Luzira, which is situated in Nakawa Division some 10 kilometers south-east of Kampala, is the country’s oldest maximum-security prison with a designated capacity of 1,700 inmates but often holds close to 8,000 prisoners and sits on 276.52 acres of land.
In the same vein, Mr Eron Kiiza, a human rights lawyer, said relocating people to Buikwe will be a big inconvenience to poor inmates and political prisoners will be particularly hurt.

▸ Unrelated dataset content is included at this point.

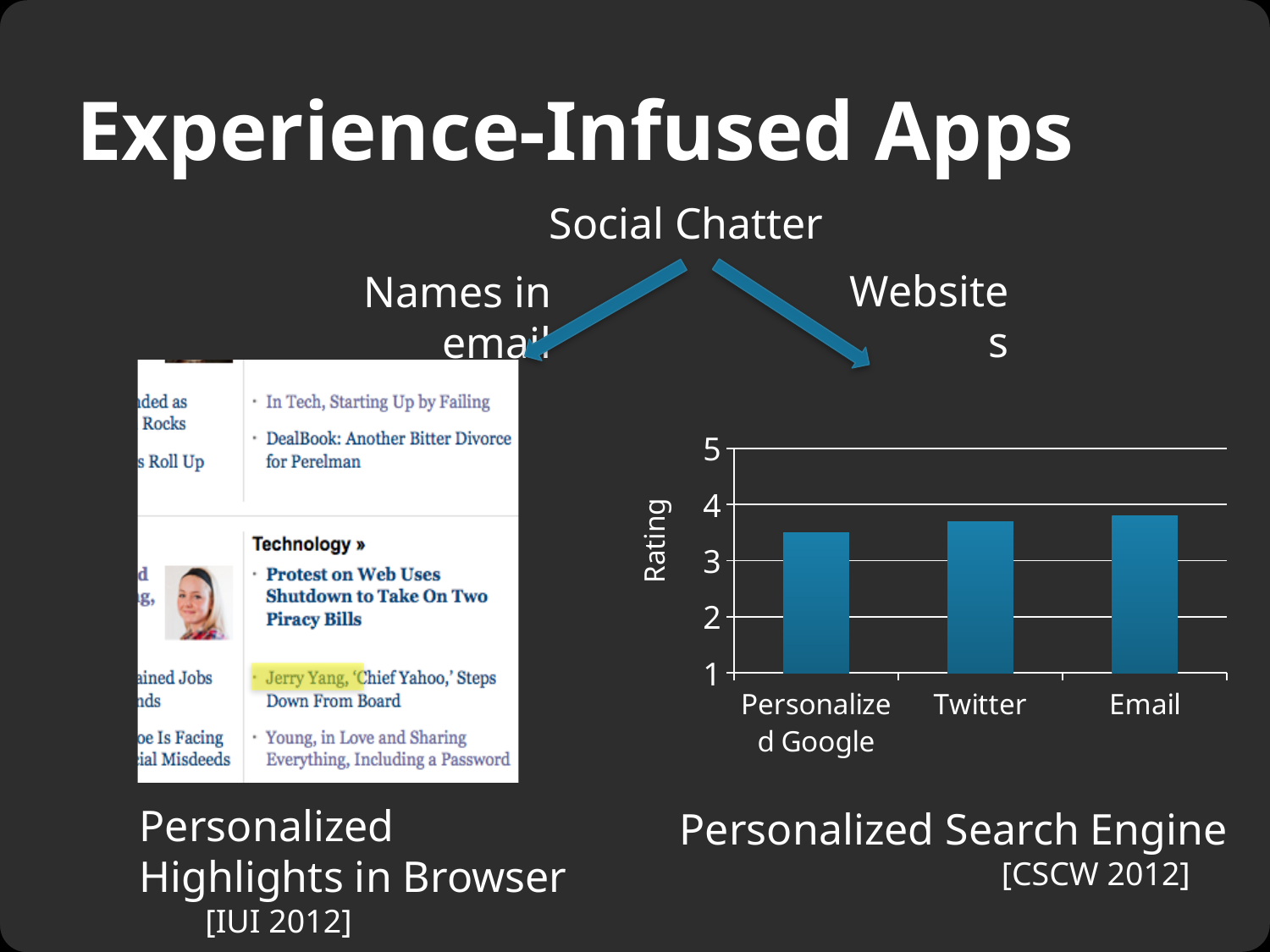
What is the highest value shown on the vertical axis of the bar chart? 5 Is the rating for Twitter greater or less than 4? less How many categories are plotted in the bar chart? 3 Is the rating for Email greater or less than 3? greater What kind of chart is shown on the slide? bar chart What is the label of the vertical axis of the bar chart? Rating Which category has the lowest rating in the bar chart? Personalized Google Which has a higher rating, Personalized Google or Email? Email Is the rating for Personalized Google greater or less than 3? greater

“It will heighten the cost and inconvenience of public and lawyers’ access to their relatives, friends or clients detained in a distant Buikwe District. It is already hard to visit inmates in Kigo and Kitalya,” Mr Kiiza said.
A Chinese ex-police officer, Mr. Zhang Zhigang, established Tian Tang Group in 2006. The firm’s website indicates they have since expanded into eight businesses, including industrial park development, real estate, hotels, manufacturing, machinery business, travel services, mineral development, and security services.
They also own the Sino Mbale Industrial Park in eastern Uganda, and are also engaged in park construction in Namanve Industrial Park, and Tian Tang Industrial Park at Mbalala in Mukono District.
But Uganda Prisons Service Commissioner General Johnson Byabashaija welcomed the plan.
“That land in Luzira is too prime to remain a prison in 2024 and beyond,” he said.
In his letter, Gen Otafiire said the Uganda Prisons Service had already identified 3.5 square miles [2,240 acres] in Buikwe District out of which they have agreed to buy one square mile [640 acres] for the said relocation.
“In light of the current legal impasse on processing Letters of Administration for the old Buganda estates, the family lawyers have formed an opinion that they (beneficiaries can still sell their interest in the said land to the Uganda Prisons Service for the Prisons relocation,” he said.
But the executive director of the Human Rights Defenders Association (HURIDA), Mr Gideon Tugume, said the move is good since it will decongest the prisons.
“Right now Luzira Prison is a torture place in terms of numbers. The place is highly congested and if they can replace it and construct a much larger and efficient prison, it will be good. We are only concerned with how land is given out to the so-called investors under unclear circumstances, otherwise, the move is okay,” he said.